## STUDY TEXT

.....

How I spent way too much effort to win a game show on national television
December 13, 2019
In my time, I've done a number of side projects — some serious, some decidedly less so. My latest side project is quite definitely in the latter category: trying to win a game show on national television.
The goal is to guess a five- or six-letter word in at most five guesses. The first letter is given, and after every guess players are told which letters their guess shares with the actual word, and which of those are also in the correct position. An example should clear things up.
Let's say it's my turn. The word to find is aspect — but of course, I don't know that yet. All I know is that the word is six characters long, and starts with the letter a. My first guess is 'actors' which, although not the word we're looking for, does share the letters 'c', 't' and 's' with the one we are looking for, albeit in different positions.
Still clueless about the actual word, my next guess is 'assume'. Now, not only is the letter 'e' part of the word we're looking for, but the first 's' is actually in the same place! Given that I now know that the first two letters are an 'a' and an 's', and that the rest of the word contains a 'c', a 't' and an 'e', I can make a reasonably informed guess that the word we're looking for is, in fact, aspect.
Two teams take turns guessing a word. Roughly, the team that guesses most words correctly wins.
One way to win at Lingo is to have a large vocabulary and a keen eye. I teamed up with my brother, and although we both speak Dutch just fine, we are certainly not good enough to win this game — we barely even made it through the qualifiers.

.....

## DATA BELOW

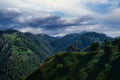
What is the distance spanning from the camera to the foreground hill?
149000mm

.....

## EXERCISE TASKS
a. Copy the passage of the game show article from "Still clueless about" up to and including "words correctly wins.".
b. In the game show article, why can the writer guess "aspect" after only two tries? Answer in one to three sentences.
c. Write the next part of the game show article, picking up after its last sentence.

## ANSWERS FOR THE EXERCISE
a.
Still clueless about the actual word, my next guess is 'assume'. Now, not only is the letter 'e' part of the word we're looking for, but the first 's' is actually in the same place! Given that I now know that the first two letters are an 'a' and an 's', and that the rest of the word contains a 'c', a 't' and an 'e', I can make a reasonably informed guess that the word we're looking for is, in fact, aspect.
Two teams take turns guessing a word. Roughly, the team that guesses most words correctly wins.

b. After the guesses "actors" and "assume," the writer knew the first two letters were an "a" and an "s." The writer also knew the rest of the word contained a "c," a "t" and an "e." Those letters were enough for a reasonably informed guess of "aspect."

c.
So we started working on a strategy to increase our odds of winning. Of course, we're not the first ones to try to do so: a commonly adopted strategy is to memorise a list of words that cover most of the vowels. Using those words as the first guesses increases the likelihood of letters overlapping with the word you're looking for. However, we felt there was still room for improvement to this strategy.
By focusing on vowels, you are pretty much guaranteed to find at least one of the target word's letters, and maybe one or two more if you're lucky. But if we were to focus not just on the vowels, but on the most common letters for every possible first letter, we might be able to push that number up quite a bit!
So I set to work. The first step was to find a list of all the possible words in the Dutch language. Luckily, Wikipedia's fantastic sister project Wiktionary has carefully documented their efforts to determine which words they should focus on. That led me to the fantastic work by Hermit Dave, who parsed a large number of subtitles to compile Frequency Word Lists for many languages, including Dutch.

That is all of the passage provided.